§ Exercise objective: Please copy out the entries below exactly, beginning with the line that contains "ANXIETY DISORDERS" and ending with the line that contains "Цель: развитие чувства", and include nothing outside that span.

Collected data
■ ■ ■ ■
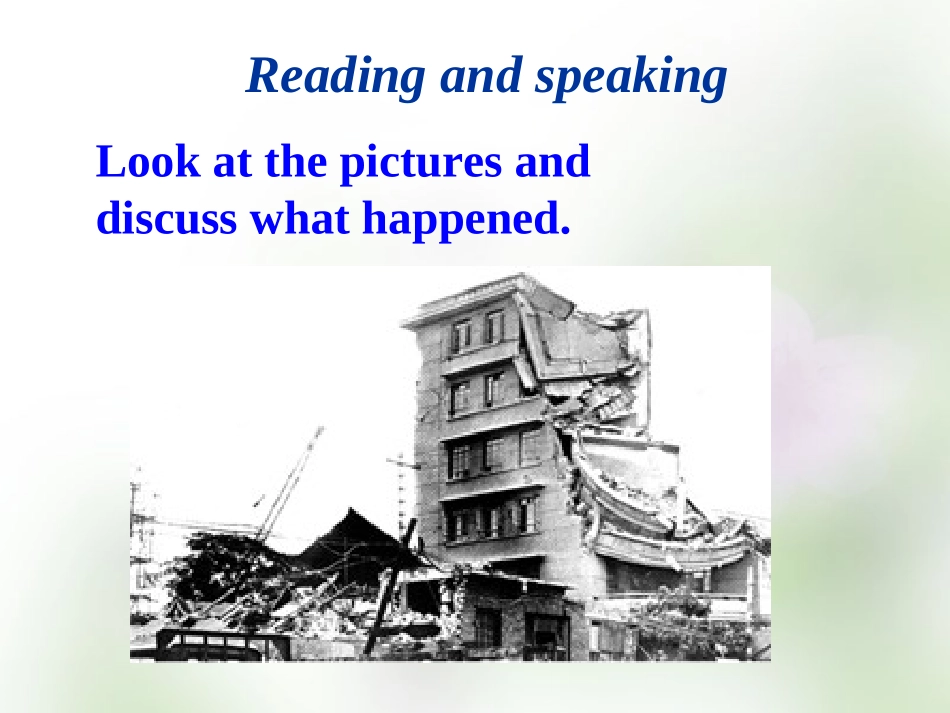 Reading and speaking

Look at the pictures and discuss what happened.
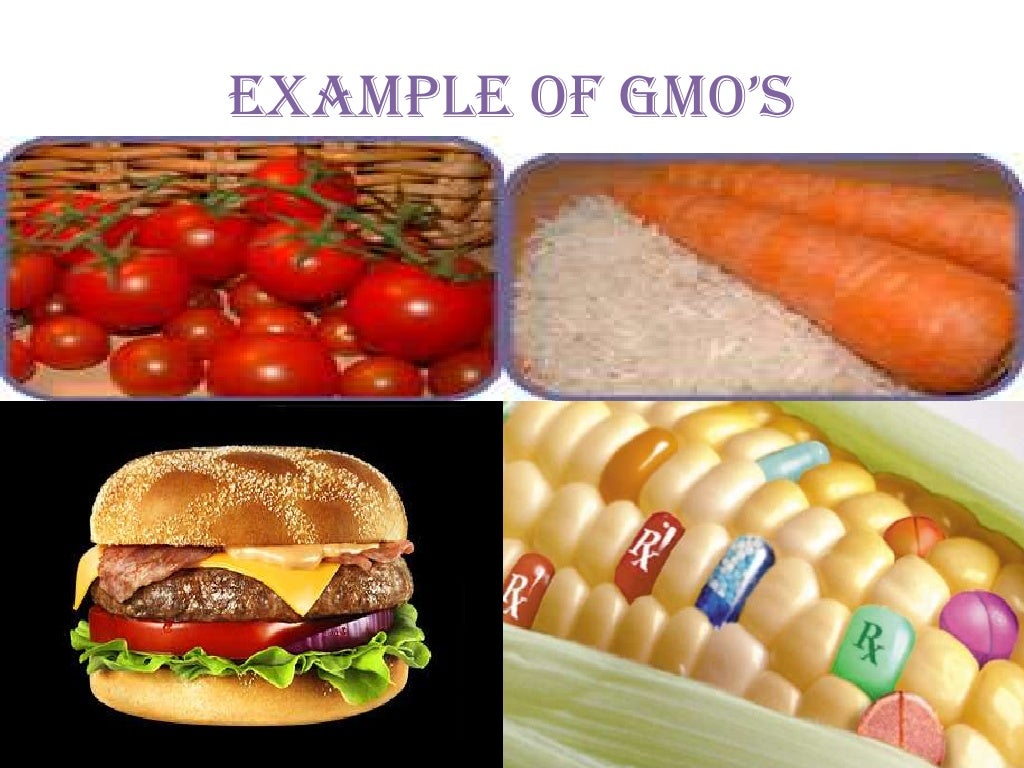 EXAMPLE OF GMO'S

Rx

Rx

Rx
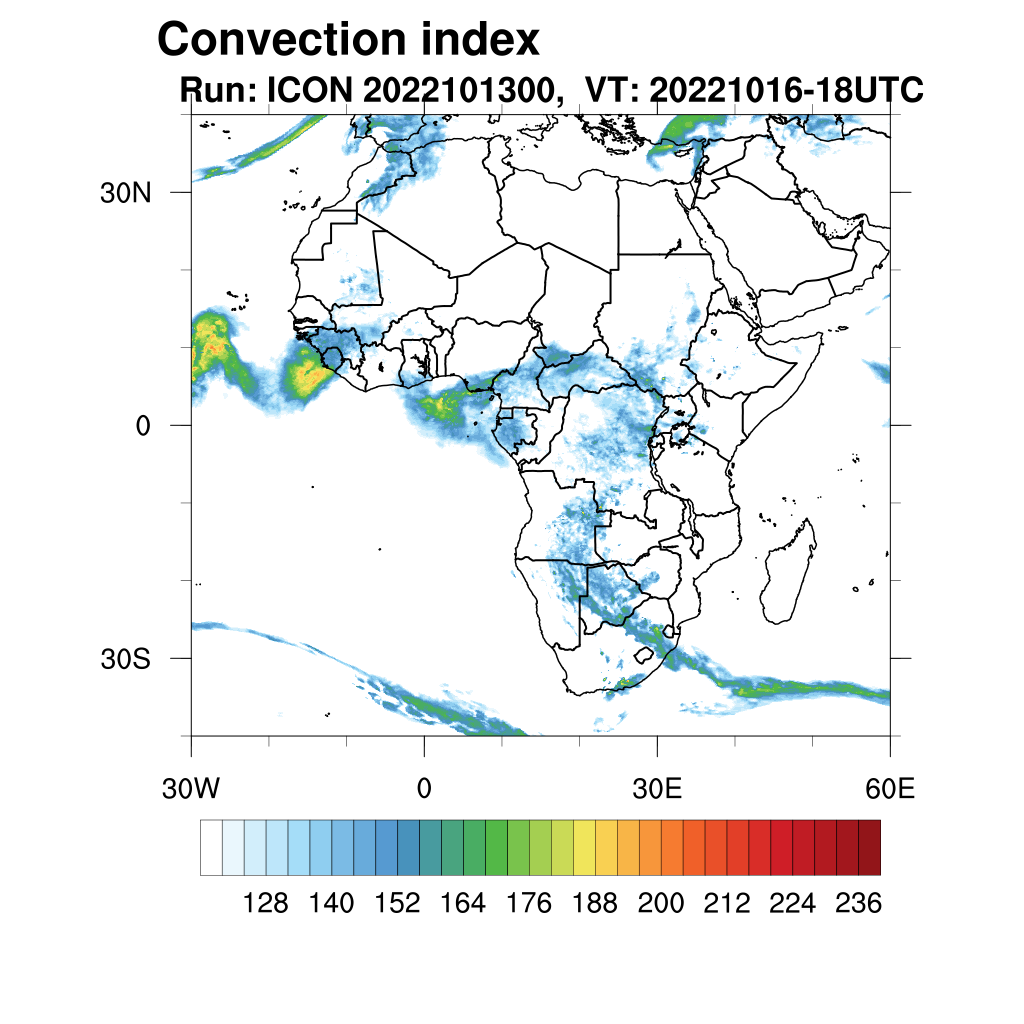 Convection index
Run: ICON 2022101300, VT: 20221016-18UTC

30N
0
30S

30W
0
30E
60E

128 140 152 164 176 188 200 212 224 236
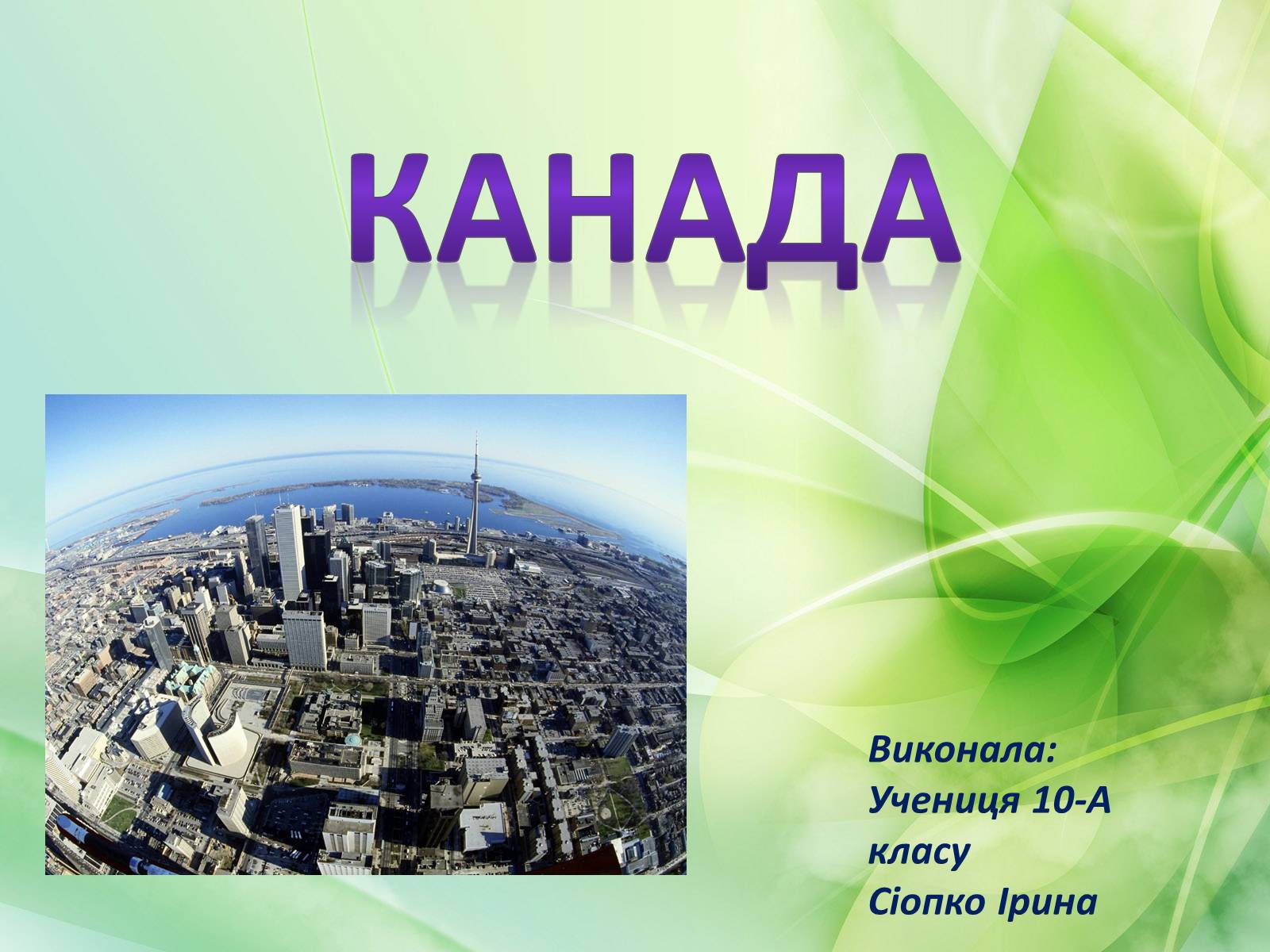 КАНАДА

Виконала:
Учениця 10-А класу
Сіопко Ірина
■ ■ ■ ■
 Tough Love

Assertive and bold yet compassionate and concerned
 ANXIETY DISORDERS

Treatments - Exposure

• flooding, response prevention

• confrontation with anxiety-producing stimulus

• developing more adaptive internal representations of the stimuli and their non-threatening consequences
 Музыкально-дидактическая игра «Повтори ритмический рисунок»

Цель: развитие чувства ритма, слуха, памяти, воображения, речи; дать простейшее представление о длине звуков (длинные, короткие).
■ ■ ■ ■
§ Written answer:
 ANXIETY DISORDERS

Treatments - Exposure

• flooding, response prevention

• confrontation with anxiety-producing stimulus

• developing more adaptive internal representations of the stimuli and their non-threatening consequences
 Музыкально-дидактическая игра «Повтори ритмический рисунок»

Цель: развитие чувства ритма, слуха, памяти, воображения, речи; дать простейшее представление о длине звуков (длинные, короткие).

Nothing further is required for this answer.